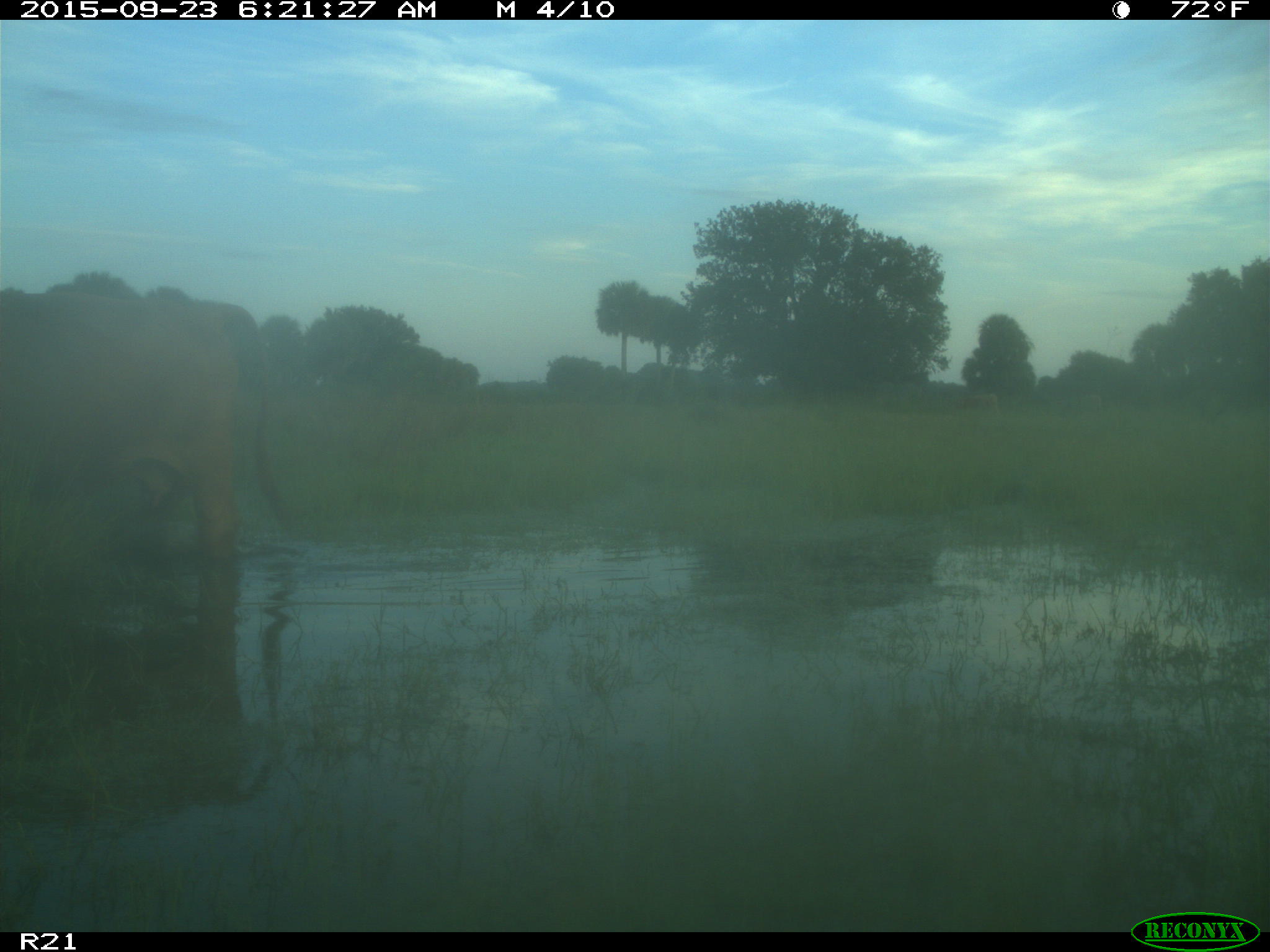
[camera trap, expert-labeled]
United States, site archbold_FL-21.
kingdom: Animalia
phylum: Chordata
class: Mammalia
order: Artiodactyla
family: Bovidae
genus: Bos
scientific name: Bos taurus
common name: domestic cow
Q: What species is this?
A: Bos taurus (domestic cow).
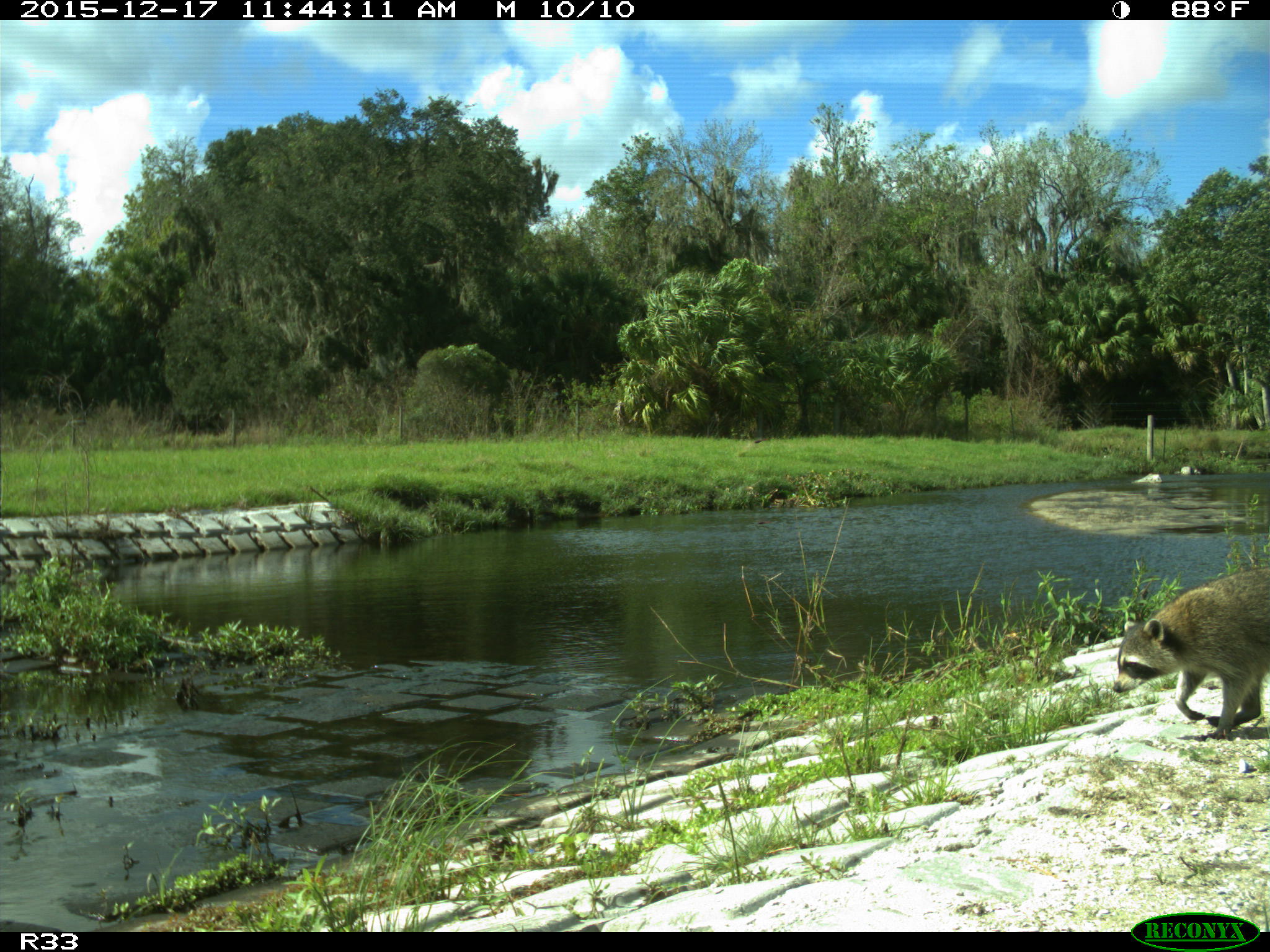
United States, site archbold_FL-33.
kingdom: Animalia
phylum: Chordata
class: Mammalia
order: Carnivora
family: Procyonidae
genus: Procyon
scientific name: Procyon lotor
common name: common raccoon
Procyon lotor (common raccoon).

____

Work to be completed =>
Look through the data above. Find each line with the string "United" and copy it.

Finished exercise =>
United States, site archbold_FL-21.
United States, site archbold_FL-33.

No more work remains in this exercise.